~ 103 ~

Temps de lecture : 4 minutes

 

*

 

Au même moment, Vanessa Muller tombe des nues alors qu’elle est au téléphone avec sa fille chérie qu’elle appelait aujourd’hui pour lui proposer de venir prendre un café en ville en sa compagnie. Rien n’aurait pu préparer Vanessa aujourd’hui au fait que sa progéniture ait pu s’enfuir de Los Angeles bien avant le début de sa prochaine tournée. Vanessa ne comprend pas  ! Vanessa ne veut même pas essayer de comprendre. Vanessa rumine et fulmine en grondant tout ce qu’elle peut, dans son téléphone.

— Dis-moi au moins pourquoi  ! Il y a forcément une raison  ! Est-ce que c’est ton empaffé de mari qui a mal vécu sa transition Sims 3, qui fait encore des siennes  ? ! Parce que si ce n’est que ça, dis-lui que nous sommes tous logés à la même enseigne  ! Mais on ne saoule pas tout notre monde pour autant ! ! ! Regarde, Erwan, s’il y a bien quelqu’un qui a perdu son sex-appeal ici, c’est bien lui  ! Et pourtant, il prend sur lui  ! Pfff, ce Raphaël alors, il a été trop gâté par les lecteurs à l’époque  ! Beau gosse par-ci, orgasmique par-là, ils te l’ont pourri jusqu’à la moelle  !

— Arrête de t’en prendre à Raphaël, maman, il n’a strictement rien à voir dans mon départ…

— Alors, à cause de qui cela peut être ? ? ? Tu vas me dire que la puce Erika a plongé dans la drogue et que tu ne te sens pas apte à gérer ça, peut-être ? ? Tu serais plus crédible en Maya pour annoncer une énième fin du monde, tu sais  ! Non, le coupable, c’est Raphaël  ! C’est toujours Raphaël de toute manière ! ! ! J’en toucherai deux mots à Jeyne  ! !

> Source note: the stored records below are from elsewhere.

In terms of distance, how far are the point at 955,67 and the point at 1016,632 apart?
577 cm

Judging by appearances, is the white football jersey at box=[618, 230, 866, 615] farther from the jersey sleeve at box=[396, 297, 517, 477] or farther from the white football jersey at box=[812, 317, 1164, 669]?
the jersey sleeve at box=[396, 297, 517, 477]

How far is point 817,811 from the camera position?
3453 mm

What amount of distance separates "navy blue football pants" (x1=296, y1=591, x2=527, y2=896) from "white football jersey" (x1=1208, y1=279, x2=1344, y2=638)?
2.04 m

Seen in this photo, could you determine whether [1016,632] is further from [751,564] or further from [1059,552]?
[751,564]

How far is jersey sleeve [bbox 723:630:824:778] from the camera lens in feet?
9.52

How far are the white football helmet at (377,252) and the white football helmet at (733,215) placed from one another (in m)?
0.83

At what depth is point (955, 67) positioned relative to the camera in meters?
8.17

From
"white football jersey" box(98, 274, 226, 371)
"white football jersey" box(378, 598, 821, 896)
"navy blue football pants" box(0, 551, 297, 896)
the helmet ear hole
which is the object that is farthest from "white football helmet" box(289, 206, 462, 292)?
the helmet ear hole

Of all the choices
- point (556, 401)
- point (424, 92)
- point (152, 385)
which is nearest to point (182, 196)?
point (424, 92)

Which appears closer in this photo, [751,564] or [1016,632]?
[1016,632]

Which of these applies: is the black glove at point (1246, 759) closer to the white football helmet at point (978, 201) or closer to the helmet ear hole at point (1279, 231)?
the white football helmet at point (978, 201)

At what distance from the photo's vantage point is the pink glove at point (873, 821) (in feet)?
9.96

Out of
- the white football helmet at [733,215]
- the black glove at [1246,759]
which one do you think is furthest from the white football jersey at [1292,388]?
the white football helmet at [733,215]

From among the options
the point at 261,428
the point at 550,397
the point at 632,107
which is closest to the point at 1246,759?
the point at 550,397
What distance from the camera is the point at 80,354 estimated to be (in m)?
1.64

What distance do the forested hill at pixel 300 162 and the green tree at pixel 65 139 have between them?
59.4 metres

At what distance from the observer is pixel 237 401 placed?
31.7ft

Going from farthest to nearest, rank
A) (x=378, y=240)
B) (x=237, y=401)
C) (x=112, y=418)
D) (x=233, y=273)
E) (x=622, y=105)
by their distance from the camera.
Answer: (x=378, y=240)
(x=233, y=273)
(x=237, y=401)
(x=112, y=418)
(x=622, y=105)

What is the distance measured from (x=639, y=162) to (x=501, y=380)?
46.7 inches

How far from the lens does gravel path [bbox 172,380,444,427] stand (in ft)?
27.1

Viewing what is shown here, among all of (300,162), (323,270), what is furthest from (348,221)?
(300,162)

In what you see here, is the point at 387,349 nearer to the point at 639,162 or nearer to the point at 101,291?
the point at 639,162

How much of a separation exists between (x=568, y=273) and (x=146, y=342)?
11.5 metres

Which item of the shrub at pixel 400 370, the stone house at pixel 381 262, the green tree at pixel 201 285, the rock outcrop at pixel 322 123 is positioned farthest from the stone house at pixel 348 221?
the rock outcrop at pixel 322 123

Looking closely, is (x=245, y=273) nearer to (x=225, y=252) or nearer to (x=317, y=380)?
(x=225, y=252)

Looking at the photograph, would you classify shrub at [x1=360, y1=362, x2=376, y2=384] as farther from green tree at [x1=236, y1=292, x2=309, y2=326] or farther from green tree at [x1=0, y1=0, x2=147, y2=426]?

— Arrête de t’en prendre à mon époux, maman  ! s’agace Éva, excédée. J’ai quelques soucis avec Joakim, c’est tout. Mais j’aimerais que tu le gardes pour toi.

— Pardon ? s’interroge Vanessa avec ironie. Tu vas me dire que c’est le truc à peine sorti de son youpala qui t’a fait fuir de la maison  ? Qu’est-ce qu’il a encore fait  ? Il t’a piqué tes Tampax pour faire des flotteurs à ses bateaux Lego ? ?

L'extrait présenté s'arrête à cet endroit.